(SELECTED PASSAGE):

-------

For the SLASSO procedure, there were ten significant (π l  ≥ πthr1, FDR < 0.1) two-way SNP-SNP interactions in the Nanjing discovery study (Table 6). Among these ten SNP pairs, two were selected (π l  ≥ πthr2, FDR < 0.1) in the replication phase (Table 7). Both SNP-SNP interactions (rs7839119-rs12544802 and rs3781626-rs6018348) were verified in the replication phase. In an overall analysis that included discovery and replication datasets (5,408 subjects; 2,331 cases and 3,077 controls), the empirical selection probabilities of rs7839119-rs12544802 and rs3781626-rs6018348 interactions were 0.668 and 0.617, respectively; thus, indicating little statistical significance (π l  ≥ π thr , FDR < 0.1).

Table 6 Empirical selection probability of significant SNP pairs in Nanjing study by the S LASSO
Table 7 Empirical selection probability of significant SNP pairs in Beijing study by the S LASSO

Under the SSCAD procedure, all four significant SNP-SNP interactions (rs7839119-rs12544802, rs3781626-rs6018348, rs7839119-rs4524871 and rs2736100-rs40318) were successfully replicated (Tables 5, 8, and 9). The empirical selection probabilities of rs7839119-rs12544802, rs3781626-rs6018348, rs7839119-rs4524871 and rs2736100-rs40318 interactions in the overall analysis, which included all 5,408 subjects, were 0.801, 0.824, 0.980 and 0.977, respectively. In turn, these results indicate statistical significance (π l  ≥ π thr , FDR < 0.1).

Table 8 Empirical selection probability of significant SNP pairs in Nanjing study by the S SCAD
Table 9 Empirical selection probability of significant SNP pairs in Beijing study by the S SCAD

We also included the result of one permuted data set from the total 5,408 subjects combined. The selection probabilities of the SLASSO and SSCAD were 0.402 and 0.306, respectively. This corresponds to the maximum value of the test statistic for the permutation set. The cutoffs obtained from above inequality (6) for SLASSO and SSCAD with the significance (FDR < 0.1) were 0.593 and 0.560, respectively; thus, suggesting that the FDR calculated from the Meinshausen and Bülmann theorem is conservative. There appears to be little danger of selecting grossly inaccurate FDR when applying the Meinshausen and Bülmann theory.

-------

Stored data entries
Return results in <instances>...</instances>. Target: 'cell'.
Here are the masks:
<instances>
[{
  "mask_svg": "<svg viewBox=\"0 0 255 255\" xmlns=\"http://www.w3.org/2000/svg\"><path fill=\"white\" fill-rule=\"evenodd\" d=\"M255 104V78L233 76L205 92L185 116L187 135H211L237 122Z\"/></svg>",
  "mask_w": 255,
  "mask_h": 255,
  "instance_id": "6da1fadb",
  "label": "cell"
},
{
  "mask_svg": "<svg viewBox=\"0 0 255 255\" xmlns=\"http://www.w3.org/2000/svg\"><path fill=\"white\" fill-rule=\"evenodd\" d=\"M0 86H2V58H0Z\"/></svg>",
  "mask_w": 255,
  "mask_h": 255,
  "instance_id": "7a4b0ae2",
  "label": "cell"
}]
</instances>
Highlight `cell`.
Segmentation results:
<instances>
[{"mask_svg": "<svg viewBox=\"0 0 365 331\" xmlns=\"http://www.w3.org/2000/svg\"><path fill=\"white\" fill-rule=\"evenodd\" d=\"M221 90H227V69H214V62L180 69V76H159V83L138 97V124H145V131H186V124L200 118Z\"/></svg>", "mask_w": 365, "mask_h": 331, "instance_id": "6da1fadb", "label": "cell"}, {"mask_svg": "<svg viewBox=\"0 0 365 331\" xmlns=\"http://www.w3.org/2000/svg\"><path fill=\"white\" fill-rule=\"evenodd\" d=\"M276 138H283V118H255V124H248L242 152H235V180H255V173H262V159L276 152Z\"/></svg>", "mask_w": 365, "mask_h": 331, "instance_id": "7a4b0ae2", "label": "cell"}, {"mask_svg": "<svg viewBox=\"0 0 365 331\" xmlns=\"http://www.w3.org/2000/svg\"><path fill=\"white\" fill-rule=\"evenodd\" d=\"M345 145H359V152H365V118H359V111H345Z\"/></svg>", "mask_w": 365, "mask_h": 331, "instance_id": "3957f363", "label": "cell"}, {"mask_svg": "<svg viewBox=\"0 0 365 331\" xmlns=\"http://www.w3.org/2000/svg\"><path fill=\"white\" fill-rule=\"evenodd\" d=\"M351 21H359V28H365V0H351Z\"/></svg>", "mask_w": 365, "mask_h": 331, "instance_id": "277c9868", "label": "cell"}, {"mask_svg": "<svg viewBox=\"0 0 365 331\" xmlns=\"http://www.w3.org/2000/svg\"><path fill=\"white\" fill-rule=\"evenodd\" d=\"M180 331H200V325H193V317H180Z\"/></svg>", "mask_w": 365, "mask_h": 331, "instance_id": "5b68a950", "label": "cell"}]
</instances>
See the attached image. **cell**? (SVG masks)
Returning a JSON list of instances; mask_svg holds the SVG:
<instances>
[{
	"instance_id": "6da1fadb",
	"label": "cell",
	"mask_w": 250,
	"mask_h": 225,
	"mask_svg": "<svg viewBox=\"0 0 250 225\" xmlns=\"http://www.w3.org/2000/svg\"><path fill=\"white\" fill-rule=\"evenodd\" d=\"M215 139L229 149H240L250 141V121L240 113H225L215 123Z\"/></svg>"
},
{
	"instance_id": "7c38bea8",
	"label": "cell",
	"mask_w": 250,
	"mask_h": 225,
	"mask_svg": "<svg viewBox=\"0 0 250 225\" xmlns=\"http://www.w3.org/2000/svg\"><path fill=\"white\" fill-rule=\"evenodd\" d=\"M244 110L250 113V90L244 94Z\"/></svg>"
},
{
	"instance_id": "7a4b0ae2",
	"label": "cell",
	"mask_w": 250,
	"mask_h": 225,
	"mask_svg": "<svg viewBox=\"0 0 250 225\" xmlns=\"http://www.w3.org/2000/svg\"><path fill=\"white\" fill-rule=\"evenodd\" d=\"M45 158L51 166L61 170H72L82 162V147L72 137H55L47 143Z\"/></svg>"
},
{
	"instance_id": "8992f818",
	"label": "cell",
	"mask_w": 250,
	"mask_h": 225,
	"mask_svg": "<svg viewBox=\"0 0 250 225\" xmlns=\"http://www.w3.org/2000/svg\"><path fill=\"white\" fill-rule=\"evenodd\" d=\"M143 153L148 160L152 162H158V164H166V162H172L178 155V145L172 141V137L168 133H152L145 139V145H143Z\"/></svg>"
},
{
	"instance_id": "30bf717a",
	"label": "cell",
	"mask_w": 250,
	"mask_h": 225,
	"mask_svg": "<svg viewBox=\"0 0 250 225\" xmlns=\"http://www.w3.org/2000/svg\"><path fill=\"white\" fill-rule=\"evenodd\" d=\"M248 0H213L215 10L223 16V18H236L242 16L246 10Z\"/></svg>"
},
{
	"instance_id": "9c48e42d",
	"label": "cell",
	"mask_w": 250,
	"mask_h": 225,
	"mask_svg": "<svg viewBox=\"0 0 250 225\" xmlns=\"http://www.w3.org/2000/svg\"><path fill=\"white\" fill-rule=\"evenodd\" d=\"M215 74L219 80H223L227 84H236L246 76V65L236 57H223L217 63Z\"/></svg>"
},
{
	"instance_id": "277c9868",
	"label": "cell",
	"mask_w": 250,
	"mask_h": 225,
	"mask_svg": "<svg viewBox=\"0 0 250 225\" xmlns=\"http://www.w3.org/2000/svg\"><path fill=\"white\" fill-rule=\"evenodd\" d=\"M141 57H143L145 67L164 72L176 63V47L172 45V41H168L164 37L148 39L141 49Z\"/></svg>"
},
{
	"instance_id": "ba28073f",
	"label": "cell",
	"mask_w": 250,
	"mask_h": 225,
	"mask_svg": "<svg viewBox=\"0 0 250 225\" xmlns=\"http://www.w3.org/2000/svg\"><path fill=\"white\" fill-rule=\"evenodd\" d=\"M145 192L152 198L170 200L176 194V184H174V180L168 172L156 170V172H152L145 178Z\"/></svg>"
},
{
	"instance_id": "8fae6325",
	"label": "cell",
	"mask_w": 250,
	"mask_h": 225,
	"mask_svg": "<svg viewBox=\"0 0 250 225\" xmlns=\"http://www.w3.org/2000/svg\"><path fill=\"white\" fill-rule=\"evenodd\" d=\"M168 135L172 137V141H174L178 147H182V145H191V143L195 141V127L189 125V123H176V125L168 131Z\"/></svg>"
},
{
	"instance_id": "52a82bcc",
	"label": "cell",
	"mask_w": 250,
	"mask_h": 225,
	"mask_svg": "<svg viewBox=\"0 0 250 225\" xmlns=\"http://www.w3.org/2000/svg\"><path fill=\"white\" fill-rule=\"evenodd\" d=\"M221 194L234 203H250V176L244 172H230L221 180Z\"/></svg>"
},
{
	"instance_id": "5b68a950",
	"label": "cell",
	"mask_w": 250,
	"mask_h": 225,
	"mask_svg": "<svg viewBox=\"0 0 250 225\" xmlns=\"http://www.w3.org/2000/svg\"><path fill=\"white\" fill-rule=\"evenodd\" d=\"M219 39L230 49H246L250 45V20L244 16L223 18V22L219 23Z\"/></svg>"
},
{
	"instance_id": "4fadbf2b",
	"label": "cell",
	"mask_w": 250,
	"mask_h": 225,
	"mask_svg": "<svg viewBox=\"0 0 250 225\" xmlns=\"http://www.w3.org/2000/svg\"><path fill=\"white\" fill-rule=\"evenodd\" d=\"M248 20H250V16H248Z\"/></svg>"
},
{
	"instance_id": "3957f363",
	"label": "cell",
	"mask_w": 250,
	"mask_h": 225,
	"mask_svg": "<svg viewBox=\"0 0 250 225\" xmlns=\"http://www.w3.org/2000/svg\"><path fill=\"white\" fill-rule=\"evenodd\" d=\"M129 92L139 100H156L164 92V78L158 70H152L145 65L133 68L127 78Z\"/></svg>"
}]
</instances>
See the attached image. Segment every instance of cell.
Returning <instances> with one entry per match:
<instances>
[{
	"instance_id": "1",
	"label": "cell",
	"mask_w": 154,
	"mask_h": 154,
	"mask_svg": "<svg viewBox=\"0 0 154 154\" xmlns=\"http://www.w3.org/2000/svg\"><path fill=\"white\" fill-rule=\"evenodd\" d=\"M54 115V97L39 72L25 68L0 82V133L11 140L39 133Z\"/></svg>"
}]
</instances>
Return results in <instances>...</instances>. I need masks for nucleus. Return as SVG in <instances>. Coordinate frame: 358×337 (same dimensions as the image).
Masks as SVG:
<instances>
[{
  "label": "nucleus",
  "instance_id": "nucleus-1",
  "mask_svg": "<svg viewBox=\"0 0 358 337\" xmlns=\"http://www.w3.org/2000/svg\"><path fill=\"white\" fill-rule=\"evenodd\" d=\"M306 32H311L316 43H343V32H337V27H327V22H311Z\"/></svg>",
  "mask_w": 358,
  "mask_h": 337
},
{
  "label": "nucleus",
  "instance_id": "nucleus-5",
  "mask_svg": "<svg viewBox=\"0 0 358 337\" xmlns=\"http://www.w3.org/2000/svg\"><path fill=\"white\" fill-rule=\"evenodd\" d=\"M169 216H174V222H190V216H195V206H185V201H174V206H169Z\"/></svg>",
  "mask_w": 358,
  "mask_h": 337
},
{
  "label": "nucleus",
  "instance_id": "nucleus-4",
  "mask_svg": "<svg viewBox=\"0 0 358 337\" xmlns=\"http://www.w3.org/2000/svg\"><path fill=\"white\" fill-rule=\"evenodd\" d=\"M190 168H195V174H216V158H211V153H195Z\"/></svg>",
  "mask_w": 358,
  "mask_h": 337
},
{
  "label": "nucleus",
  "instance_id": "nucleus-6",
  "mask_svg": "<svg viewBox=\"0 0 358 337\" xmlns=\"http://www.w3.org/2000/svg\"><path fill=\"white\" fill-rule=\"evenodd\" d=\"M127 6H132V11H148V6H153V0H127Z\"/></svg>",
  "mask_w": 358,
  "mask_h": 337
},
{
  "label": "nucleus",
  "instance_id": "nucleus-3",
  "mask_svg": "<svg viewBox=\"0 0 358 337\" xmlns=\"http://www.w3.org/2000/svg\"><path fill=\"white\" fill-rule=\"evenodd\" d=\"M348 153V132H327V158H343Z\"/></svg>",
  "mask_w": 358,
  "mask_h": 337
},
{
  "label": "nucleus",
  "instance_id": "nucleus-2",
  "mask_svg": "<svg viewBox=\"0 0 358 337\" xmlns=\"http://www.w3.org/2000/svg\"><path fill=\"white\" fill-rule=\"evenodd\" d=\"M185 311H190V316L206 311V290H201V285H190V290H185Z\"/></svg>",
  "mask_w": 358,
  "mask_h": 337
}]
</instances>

-------

(HOW TO COMPLETE THIS TASK):
Reproduce the passage on SNP-SNP interactions word for word, everything from "Table 8 Empirical" down to "and Bülmann theory.". Nothing in the records is needed here.

(RESPONSE BELOW):
Table 8 Empirical selection probability of significant SNP pairs in Nanjing study by the S SCAD
Table 9 Empirical selection probability of significant SNP pairs in Beijing study by the S SCAD

We also included the result of one permuted data set from the total 5,408 subjects combined. The selection probabilities of the SLASSO and SSCAD were 0.402 and 0.306, respectively. This corresponds to the maximum value of the test statistic for the permutation set. The cutoffs obtained from above inequality (6) for SLASSO and SSCAD with the significance (FDR < 0.1) were 0.593 and 0.560, respectively; thus, suggesting that the FDR calculated from the Meinshausen and Bülmann theorem is conservative. There appears to be little danger of selecting grossly inaccurate FDR when applying the Meinshausen and Bülmann theory.